Prostaglandin production by (a) epithelial and (b) stromal cells after challenge with LPS (1 μg/ml) or BoHV-4 at the different m.o.i. indicated. After 24 h in culture, supernatants were harvested and prostaglandin production was measured by RIA. Values are presented as the mean ± S.D. of three independent experiments. Differences were statistically different at P < 0.05 compared with a media control. c) Western immunoblotting of endometrial stromal cells extracts and infected with BoHV-4 EGFPΔTK. Positive control was established treating cells with medium containing 20% of FBS. Beta actin as the loading control. The same experiment was repeated three times, giving the same results.

Fig. 7

a) Schematic illustration of the transwell model used for co-culturing BoHV-4EGFPΔTK persistently infected bovine macrophage cell line (in green in the upper well) producing low amount of infectious virus (grey dots) with bovine endometrial stromal or control BEK cells (in yellow) seated in the lower well.

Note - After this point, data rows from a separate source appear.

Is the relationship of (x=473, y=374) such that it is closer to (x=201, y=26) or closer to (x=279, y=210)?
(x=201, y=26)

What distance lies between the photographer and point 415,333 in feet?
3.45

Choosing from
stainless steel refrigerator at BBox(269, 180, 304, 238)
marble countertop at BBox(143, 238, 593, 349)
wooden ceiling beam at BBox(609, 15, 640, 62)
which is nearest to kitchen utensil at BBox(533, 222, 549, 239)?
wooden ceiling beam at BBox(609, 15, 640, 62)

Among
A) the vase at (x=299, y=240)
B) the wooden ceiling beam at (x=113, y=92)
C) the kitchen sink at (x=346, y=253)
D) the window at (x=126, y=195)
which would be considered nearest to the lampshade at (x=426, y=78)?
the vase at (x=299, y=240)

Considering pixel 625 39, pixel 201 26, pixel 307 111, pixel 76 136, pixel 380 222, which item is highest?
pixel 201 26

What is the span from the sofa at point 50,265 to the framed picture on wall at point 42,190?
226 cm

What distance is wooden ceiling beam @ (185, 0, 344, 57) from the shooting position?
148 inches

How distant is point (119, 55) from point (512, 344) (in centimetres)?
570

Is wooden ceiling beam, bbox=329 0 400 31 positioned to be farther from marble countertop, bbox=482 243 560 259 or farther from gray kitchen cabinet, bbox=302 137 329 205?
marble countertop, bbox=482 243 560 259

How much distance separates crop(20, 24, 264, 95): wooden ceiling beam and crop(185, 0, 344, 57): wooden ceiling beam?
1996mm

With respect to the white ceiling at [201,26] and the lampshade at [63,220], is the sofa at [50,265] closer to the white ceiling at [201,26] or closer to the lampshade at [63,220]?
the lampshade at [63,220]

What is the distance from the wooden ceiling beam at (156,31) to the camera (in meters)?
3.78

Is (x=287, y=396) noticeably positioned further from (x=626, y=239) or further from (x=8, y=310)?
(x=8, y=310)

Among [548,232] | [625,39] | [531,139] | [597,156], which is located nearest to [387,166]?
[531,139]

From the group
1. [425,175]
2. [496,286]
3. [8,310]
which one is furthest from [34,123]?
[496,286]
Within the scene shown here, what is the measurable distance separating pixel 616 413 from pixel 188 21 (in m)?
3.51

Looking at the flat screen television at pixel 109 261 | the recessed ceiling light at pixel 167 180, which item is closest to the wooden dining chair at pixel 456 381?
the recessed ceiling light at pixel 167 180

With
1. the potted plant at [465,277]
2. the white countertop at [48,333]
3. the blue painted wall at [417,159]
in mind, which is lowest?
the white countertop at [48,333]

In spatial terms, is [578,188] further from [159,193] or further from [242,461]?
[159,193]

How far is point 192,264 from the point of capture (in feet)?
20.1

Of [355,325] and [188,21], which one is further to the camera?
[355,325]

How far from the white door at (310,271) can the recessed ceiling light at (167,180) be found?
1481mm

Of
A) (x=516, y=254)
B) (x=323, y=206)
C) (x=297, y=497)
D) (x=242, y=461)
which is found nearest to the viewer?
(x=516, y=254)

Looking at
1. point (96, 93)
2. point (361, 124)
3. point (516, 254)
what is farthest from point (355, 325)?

The transwell consists of a permeable membrane and allows diffusion of the viral particles. b) Fluorescence and phase contrast images of bovine endometrial stromal and control BEK cells seated in the lower well at 48 hours (48h) post co-cultivation. c) Graph bar of the viral titer in the upper well. Values are the mean ± S.D. of three independent experiments (n= 3 and P≤0,05).